50 Millionen Menschen auf der Welt bekennen sich zu der aus Afrika stammenden Religion, die in der westlichen populären Kultur als „Vodoo“ bezeichnet wird und hier für wüste Okkult- und Verschwörungsfantasien herhalten muss. Zu den faszinierend-bedrohlichen Vorstellungen dabei gehört der Zombie: der durch Zauberei in eine willenlose Hülle verwandelte Mensch.

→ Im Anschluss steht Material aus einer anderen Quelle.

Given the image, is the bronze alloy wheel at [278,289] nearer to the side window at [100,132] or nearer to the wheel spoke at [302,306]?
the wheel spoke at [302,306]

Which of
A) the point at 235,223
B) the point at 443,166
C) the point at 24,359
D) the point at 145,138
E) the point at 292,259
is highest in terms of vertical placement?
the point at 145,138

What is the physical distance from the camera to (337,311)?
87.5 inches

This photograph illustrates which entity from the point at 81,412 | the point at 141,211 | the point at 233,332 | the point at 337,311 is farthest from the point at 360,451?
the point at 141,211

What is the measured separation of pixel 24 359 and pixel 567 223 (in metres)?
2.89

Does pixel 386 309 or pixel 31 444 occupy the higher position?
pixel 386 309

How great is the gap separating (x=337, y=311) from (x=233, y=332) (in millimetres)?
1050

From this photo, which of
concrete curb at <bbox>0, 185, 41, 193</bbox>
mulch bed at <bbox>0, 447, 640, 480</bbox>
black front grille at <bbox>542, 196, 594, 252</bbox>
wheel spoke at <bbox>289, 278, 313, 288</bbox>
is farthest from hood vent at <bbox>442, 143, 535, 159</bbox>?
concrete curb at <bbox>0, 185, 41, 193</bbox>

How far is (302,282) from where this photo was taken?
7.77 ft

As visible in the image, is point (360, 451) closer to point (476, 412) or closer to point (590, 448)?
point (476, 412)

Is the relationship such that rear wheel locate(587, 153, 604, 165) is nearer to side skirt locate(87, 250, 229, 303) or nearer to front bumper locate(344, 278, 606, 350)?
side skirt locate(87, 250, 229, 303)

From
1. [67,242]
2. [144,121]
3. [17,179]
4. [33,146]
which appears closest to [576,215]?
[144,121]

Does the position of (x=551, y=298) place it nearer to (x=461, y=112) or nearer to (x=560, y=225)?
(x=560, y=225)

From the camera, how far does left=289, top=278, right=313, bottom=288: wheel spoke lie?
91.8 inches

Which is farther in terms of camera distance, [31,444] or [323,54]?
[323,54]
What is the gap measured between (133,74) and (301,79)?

Die ersten Hollywood-Zombie-Filme standen in den 1930er-Jahren noch ganz unter dem Eindruck der tendenziösen Berichte aus Haiti und des Schocks der erfolgreichen Sklavenrevolte, bei der die Vodoo-Religion eine nicht unerhebliche Rolle gespielt hatte. Mit wenigen Ausnahmen wurde in der Filmproduktion der rassistisch-propagandistische Aspekt gedankenlos übernommen und mit anderen Horror-Mythen verbunden. Erst George A. Romero schuf 1968 mit seinem rauen Film „The Night of the Living Dead“ einen neuen Bezug: Der Zombie als Metapher des Verfalls von Kapitalismus und Demokratie. Seitdem sind Zombie-Filme, -Songs, -Bücher und -Comics aus der Popkultur nicht mehr wegzudenken. (Deutschlandfunk)

 

POPKULTUR 
Zombies! Dekonstruktion eines Mythos

Von Markus Metz und Georg Seeßlen

FREISTIL / Beitrag vom 03.08.2014

 

Georg Seeßlen

Überleben in der Zombiewelt: Untote – Im Leben und im Film

E-Book [Kindle Edition]

 

Kurzinhalt: Um die Figur des Untodes kreisen die Gedanken in den drei Essays des kleinen Sammelbändchens „Überleben in der Zombiewelt; Untote – im Leben und im Film“ und führen uns in die Gesellschaft der Untaten, in die Zwischenzone von Leben und Tod. Wo kommen sie her, die Zombies, wo gehen sie hin, diese willenlosen Wesen, die unterwegs sind, die Welt in einen untoten Ort zu verwandeln? Eine Welt die das Untote schon in sich hat.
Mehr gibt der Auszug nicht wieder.